I had this on video cassette as a child and it was my go-to film when I was ill or sad. It always cheered me up. As I got a bit older, jokes that had previously eluded me now left me sniggering sheepishly. It’s a film that has everything: a princess to rescue, a dragon, a tyrannical ruler, a big scary ogre and a talking animal sidekick. But it had fun with these elements, it twisted things around and made it all fresh and new and modern.
Fiona wasn’t the timid princess waiting to be rescued, as I’d seen in the older films, she was cool and capable and funny. Shrek himself isn’t a traditional hero, and his motivations are not the lofty chivalry of old, but the very sympathetic, very human, desire to be allowed to be who he wants to be without persecution or interference. Even with Lord Farquad you can see the motivations behind his ambition in the sense of inadequacy he feels as a result of his stature, the way he tries to hide it with full-sized leg armour when he’s riding a horse.

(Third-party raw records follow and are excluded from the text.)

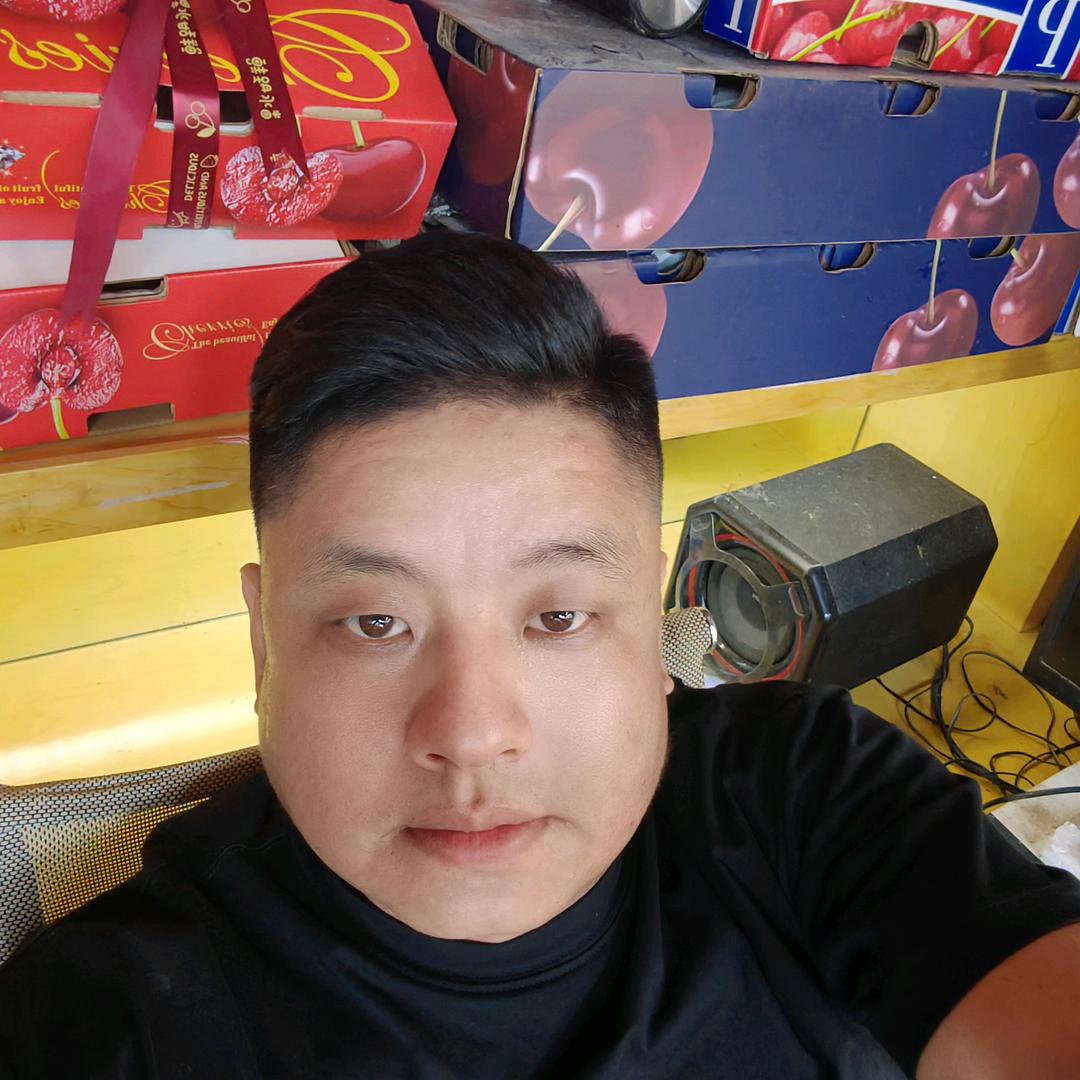 舒家②公子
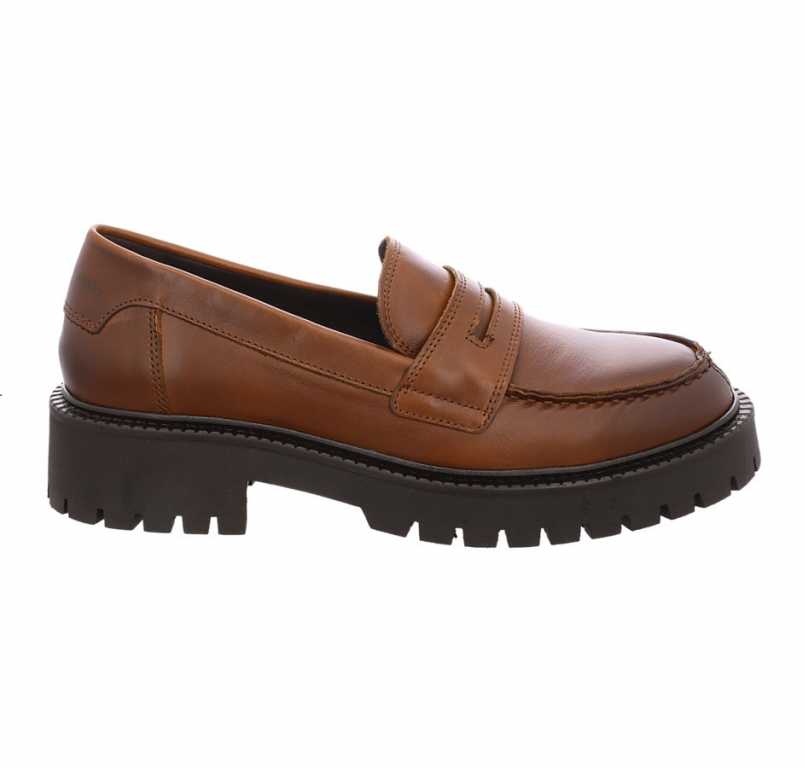 MARC O'POLO Phia 21
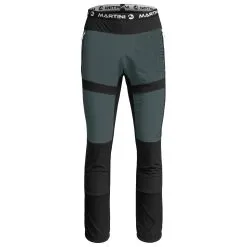 Martini Speed Force - Skitourenhose -Hemden Elegante Boutique martini speed force skitourenhose 1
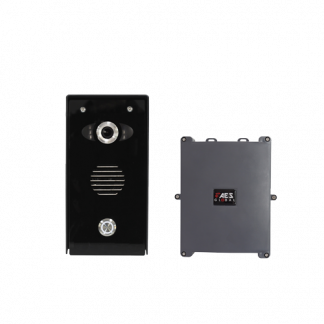 OPYN-PRO-4G-IB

The film Shrek takes the old tropes and subverts them, presenting a story with elements of traditional feel-good fairy tales (the hero, after all, does eventually get the princess) and mixing in more modern attitudes and ideas.
Robin Hood: Prince of Thieves
The tale of Robin Hood is one retold every few years in book, film or TV series and will probably never go away. Prince of Thieves is one that stands out. The more recent Robin Hood starring Russell Crowe as the titular hero is presented as a tale from English history, gritty and real, or at least possible. It is treated with seriousness and a certain bleakness. By contrast, Men in Tights starring Cary Elwes is an irreverent parody of the whole tale in its various forms (and in particular of Prince of Thieves). Prince of Thieves, with its cast list full of famous names from Brian Blessed and Alan Rickman to Morgan Freeman, Kevin Costner and Christian Slater, fits somewhere between these.

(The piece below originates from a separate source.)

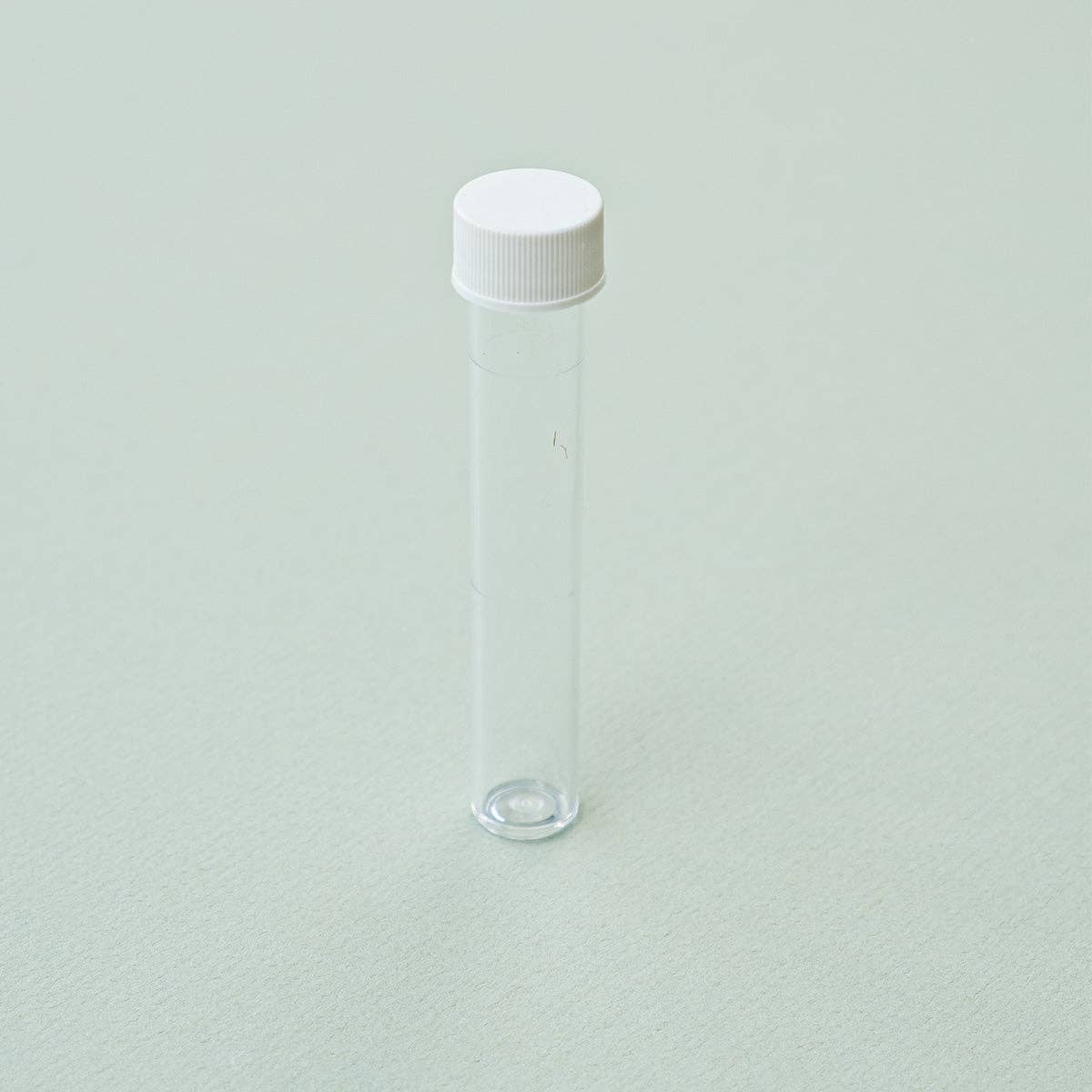 Reservoir & Tip Containers x 3: Lumos Duo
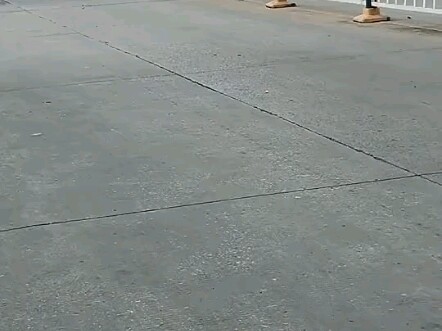 ในที่สุดก็โล่งใจ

It doesn’t take itself too seriously, but is full of elements of fantasy: the creepy seer who (claims to) read the future in stones and strange concoctions; the princess-like Maid Marian almost doomed to marriage to the villain, and saved just in time by the hero; the strange foreigner avowed to save the life of the man who has saved his own. There is a balance between peril, silliness, ham and a little cheese, bringing together a very enjoyable (not to mention tasty) film.

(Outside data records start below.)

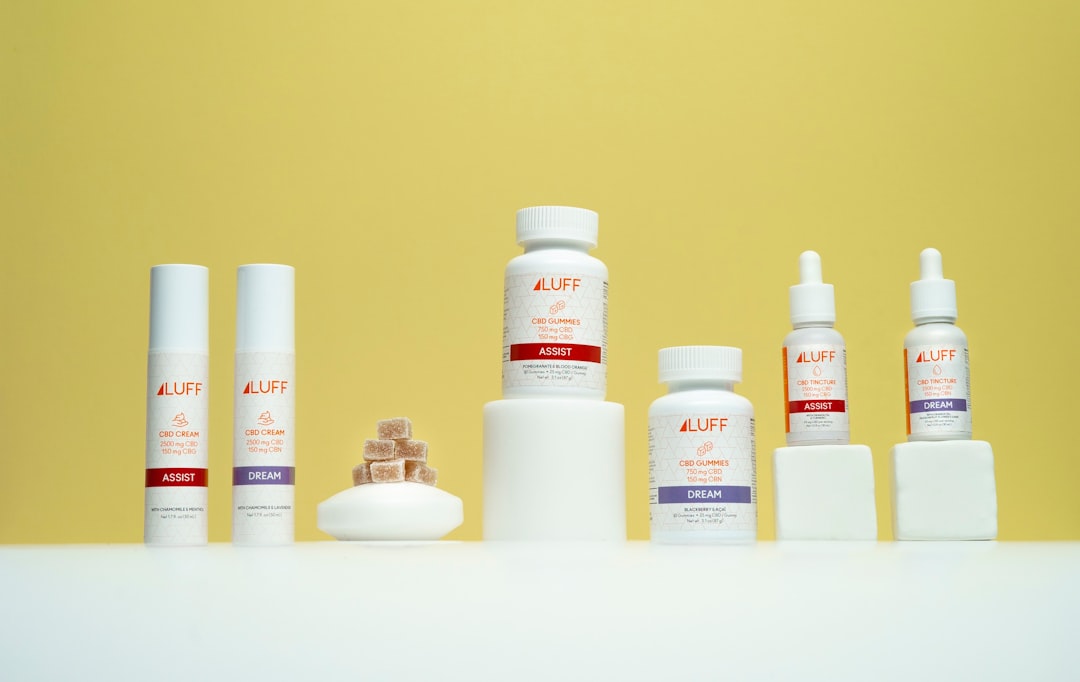 أهمية التصوير بخلفية بيضاء (White Background) لمتاجر سلة وزد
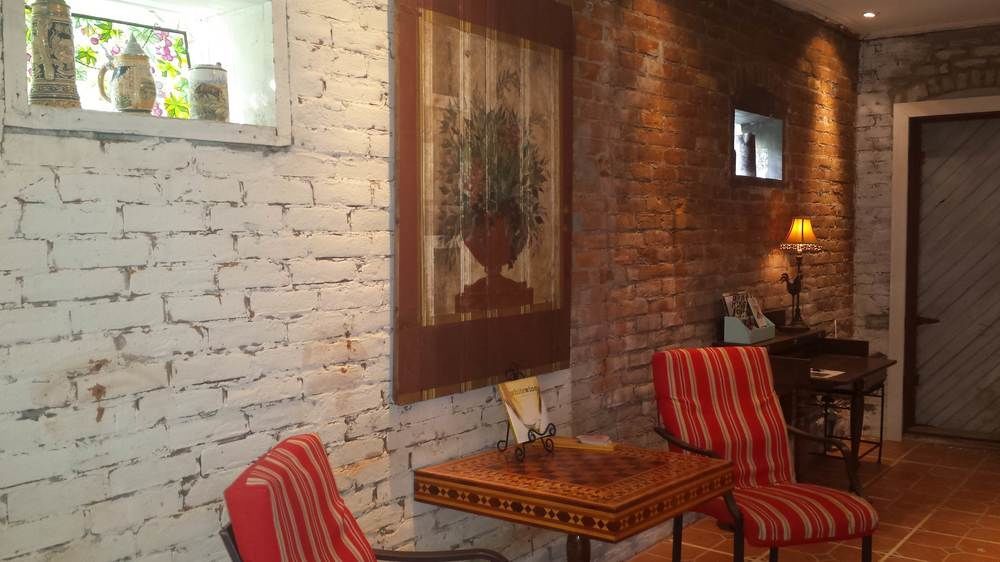 Rubyjune Inn White Salmon Dış mekan fotoğraf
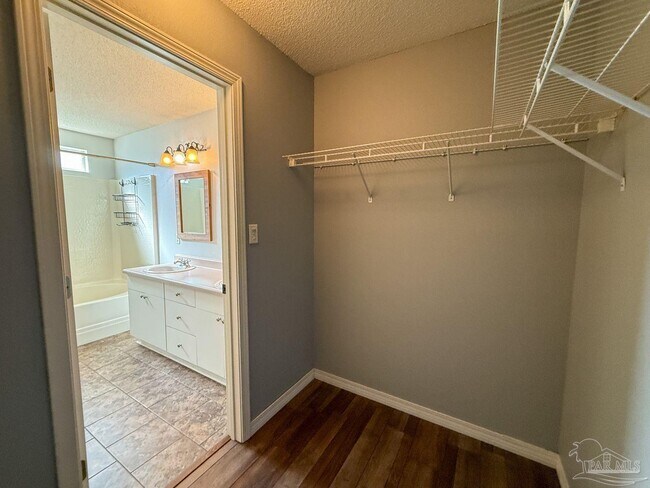 Building Photo - 4118 Spinnaker Pl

What Miyazaki has done with Spirited Away is to give something which is familiar a fantasy twist. The bathhouse is part of Japanese culture, and even familiar to those in Western audiences with some knowledge of Roman society, or even Turkish baths. The bathhouse is also a business, with customers, workers and a boss at the top; certainly familiar. But then there’s everything else. Magical lanterns that light themselves, food that turns people into pigs, spirits, coal dust critters, sentient paper aeroplanes. It is a tale full of depth and wonder, half rooted in our own world, half in a world beyond our own knowing.
It is a beautiful story, and an odd one where sometimes the events don’t seem to tie together with Chihiro’s main quest, to save her parents, but that doesn’t matter. The film takes you along for a ride, showing the strangeness of the world, the breadth and depth of it, with some elements like the hopping lamp being reminiscent of Lewis Carroll’s Wonderland.
While differing in tone (and a few plot points) from the book by Neil Gaiman, this is nevertheless a fantastic film. It has a lighthearted, adventurous tone and some great moments of comedy (many of them thanks to British comedian Ricky Gervais and one short but brilliant performance by Mark Williams as a goat-turned-human innkeeper) It is an endearing film, full of wonder in the form of the amazing beings, places objects Tristan encounters, from the Babylon candle to the lightning-harvesting sky-ship.
Stardust is a film of adventure, a quest that begins simple but becomes so much more, a tale of love and overcoming evil and finding out truths. It is swashbuckling, funny and an awful lot of fun, and it looks utterly gorgeous.
What do you think is most memorable about these films? What other films should be included and why? What fantasy films don’t belong on such a list?